Rude Language and Awakenings
Judgment, it seems, came early for President Rodrigo Duterte.
Not yet 100 days in office, the local currency hit a seven-year low of P48.25:$1, depreciating 3.5% since the start of the month while the main stock index retreated 3.1% over the same period, both worse than most regional peers.
Critics are quick to blame the President’s drug war, with over 3000 body count to date, and his penchant to lash out willy-nilly at challenges to his authority, especially at perceived interference from foreigners, be they the international press, human rights activists, the United Nations, or the President of the United States. His expletive-laden rhetoric disturbs and confuses many — most recently telling the credit rater S&P, which issued a warning about policy unpredictability, to “leave us” — and his apparent partiality to China and even Russia unnerves free marketers.
Yet just like the President, his apologists remain unapologetic.
They disdain the critics’ judgment as either moralistic, narrow-minded obsession with extrajudicial killings, or ivory tower westerners ignorant of local conditions. They argue that the death toll is a necessary evil to disrupt the drug trade and root out corrupt public officials engaged in the drug business, which evidence supposedly points to elected and appointed officials — from the lowly barangay to national level offices, from the executive to the legislative and judicial branches of government. They firmly believe that the President’s heart is in the right place and that he should be given the opportunity, a proper honeymoon period of not less than six months, to show results. Meanwhile, financial market losses have nothing to do with local politics but with global market conditions and relative valuation adjustments.
To be sure, some of the non-political reasons advanced for the local markets’ recent retreat are plausible. Externally, apart from recurring speculations of an impending US rate hike, the prospect of a Trump presidency has directed market attention to possible changes in US immigration and outsourcing policies that some fear, may affect the remittance and BPO-reliant Philippine economy. This concern comes at a time of ballooning trade gap that may see the country’s more than a decade-old current account surplus reversing into a deficit. This in turn, while by itself would not threaten the country’s external resilience, would probably deter speculative plays based on an appreciating local currency and thus, lead to hot money outflows, something that the BSP should in fact welcome.

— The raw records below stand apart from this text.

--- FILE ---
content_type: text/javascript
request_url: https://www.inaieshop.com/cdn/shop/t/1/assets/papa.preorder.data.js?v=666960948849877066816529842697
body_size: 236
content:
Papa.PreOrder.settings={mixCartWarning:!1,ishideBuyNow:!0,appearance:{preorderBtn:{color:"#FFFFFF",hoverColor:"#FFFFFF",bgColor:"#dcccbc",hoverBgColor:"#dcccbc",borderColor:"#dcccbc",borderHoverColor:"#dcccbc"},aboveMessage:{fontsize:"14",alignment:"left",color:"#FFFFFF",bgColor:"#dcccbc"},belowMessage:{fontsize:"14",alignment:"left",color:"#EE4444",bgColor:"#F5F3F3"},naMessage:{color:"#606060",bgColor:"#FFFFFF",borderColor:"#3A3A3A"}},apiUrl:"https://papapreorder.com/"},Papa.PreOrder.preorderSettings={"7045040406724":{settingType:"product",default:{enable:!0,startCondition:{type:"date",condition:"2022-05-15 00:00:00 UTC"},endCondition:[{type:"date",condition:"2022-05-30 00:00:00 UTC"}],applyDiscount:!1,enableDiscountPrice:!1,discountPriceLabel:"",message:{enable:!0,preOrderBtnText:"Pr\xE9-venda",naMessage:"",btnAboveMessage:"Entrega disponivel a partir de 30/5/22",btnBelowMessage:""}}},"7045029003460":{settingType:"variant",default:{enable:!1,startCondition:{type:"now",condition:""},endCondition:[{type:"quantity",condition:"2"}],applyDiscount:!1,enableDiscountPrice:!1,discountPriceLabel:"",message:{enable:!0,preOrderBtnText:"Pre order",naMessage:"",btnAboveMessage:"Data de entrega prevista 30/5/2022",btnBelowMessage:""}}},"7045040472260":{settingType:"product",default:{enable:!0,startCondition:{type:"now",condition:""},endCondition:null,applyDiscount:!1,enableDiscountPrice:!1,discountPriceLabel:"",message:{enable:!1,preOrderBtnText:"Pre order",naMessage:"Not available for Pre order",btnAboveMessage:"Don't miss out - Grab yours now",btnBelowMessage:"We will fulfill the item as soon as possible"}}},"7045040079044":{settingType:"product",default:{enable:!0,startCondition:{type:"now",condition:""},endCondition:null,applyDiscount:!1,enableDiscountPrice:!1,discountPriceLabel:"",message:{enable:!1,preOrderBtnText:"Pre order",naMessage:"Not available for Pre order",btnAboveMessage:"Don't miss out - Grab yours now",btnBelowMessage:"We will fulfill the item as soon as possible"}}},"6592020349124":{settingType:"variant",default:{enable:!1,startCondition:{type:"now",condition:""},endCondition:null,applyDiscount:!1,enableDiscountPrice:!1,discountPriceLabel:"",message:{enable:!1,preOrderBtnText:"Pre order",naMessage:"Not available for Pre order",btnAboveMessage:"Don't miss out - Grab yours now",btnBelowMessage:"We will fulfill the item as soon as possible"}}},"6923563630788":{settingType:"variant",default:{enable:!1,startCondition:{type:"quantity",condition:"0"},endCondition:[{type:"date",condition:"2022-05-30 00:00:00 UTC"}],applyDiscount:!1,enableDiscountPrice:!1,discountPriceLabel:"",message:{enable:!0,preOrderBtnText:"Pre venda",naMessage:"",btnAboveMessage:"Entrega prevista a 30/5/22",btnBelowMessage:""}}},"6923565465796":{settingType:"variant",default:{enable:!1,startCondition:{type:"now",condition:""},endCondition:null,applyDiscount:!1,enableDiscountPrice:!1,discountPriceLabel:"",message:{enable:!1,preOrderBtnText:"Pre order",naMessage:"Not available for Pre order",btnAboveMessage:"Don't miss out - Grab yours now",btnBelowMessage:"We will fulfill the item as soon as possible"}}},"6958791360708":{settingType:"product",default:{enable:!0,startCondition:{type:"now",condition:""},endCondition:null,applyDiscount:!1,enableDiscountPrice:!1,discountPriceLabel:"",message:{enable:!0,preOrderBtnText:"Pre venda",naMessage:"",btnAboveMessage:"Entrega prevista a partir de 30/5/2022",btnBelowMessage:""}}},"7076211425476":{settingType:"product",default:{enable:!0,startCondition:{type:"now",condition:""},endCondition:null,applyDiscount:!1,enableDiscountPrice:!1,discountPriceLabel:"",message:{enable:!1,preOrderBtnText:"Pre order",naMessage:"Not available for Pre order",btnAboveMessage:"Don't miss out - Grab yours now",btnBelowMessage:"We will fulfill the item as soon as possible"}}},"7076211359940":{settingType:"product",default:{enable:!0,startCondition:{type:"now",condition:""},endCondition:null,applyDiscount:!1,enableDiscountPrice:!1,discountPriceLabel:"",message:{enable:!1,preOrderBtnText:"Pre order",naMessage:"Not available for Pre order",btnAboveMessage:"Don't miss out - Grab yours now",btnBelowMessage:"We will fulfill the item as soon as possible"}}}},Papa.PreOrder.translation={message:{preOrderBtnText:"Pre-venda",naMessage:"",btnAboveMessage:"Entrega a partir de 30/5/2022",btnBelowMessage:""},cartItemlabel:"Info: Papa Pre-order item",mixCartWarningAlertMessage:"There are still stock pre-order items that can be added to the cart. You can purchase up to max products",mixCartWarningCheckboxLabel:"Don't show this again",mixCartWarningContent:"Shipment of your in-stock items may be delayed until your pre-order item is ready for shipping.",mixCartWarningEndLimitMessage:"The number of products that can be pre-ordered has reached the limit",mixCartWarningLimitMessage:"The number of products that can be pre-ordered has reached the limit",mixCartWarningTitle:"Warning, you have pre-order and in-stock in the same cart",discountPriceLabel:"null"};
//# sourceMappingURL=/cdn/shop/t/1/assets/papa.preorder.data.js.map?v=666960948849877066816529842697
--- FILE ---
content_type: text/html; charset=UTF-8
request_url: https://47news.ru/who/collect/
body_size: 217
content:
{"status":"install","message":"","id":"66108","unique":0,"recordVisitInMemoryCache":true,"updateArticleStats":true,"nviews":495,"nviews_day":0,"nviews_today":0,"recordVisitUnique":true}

Yet, the timing of the Philippine market sell-off (with disproportionately larger price impact vs. peers) coincides too closely with heightened foreign press coverage of the President and his drug war (as well as S&P’s commentary on the policy risk) for us to dismiss outright the role of political factors. The question in most analysts’ minds now is whether or not local support for the President remains intact.
While official survey results on presidential trust scores and voter support for his drug war are due in about two weeks’ time yet, anecdotally, we gather that there remains broad support still for the President on the ground and people in general are willing to give him room to do what he thinks needs to be done. Economic watchers on the other hand, seem less concerned with the rising body count and more with the uncertainty created by the President’s unpredictable off-the-cuff remarks that come across as unorthodox policy statements, including on foreign relations. The fear is that this uncertainty, arising as well from the President’s rebuff of well-meaning external advice about the futility of violent drug wars and his declaration of an indefinite state of national emergency that allows the military to assume police functions, may cost the economy valuable growth points if it ends up quelling investor appetites.
At this time, foreign investors who have spoken out against human rights violations (European and American chambers of commerce) can be expected to be watching; and waiting. Smaller local businesses appear optimistic enough but the conglomerates are seen to be much more cautious. After all, looking beyond the body count and the President’s coarse language would require less talk of action and more actionable business propositions, including clarity in labor contracting and mining permits, ease of doing business, removing infrastructure constraints, and more PPP auctions.
While we are getting initial positive reviews of administrative improvements in frontline agencies, including the tax bureau, we think that the President’s men would have to move even faster on their deliverables to win the perception game, currently dominated by images of drug-related killings and Venezuelan-style failed governance.
The silver lining for this administration is that, notwithstanding the maverick image that President Duterte has projected of himself to the world, when it comes to economic matters, he will listen to his empowered economic team led by his close supporter and friend since primary school, Finance Secretary Carlos Dominguez III. This is true of macroeconomic management, reforms in taxation, rice and labor policies, spending priorities especially the need to fast-track infrastructure buildup, and other items listed in the administration’s 10-point agenda. And the 10-point agenda is nothing but orthodox.
(This was excerpted from a GlobalSource market brief dated Sept 29, 2016 by Ms. Christine Tang (globalsourcepartners.com) and this columnist.)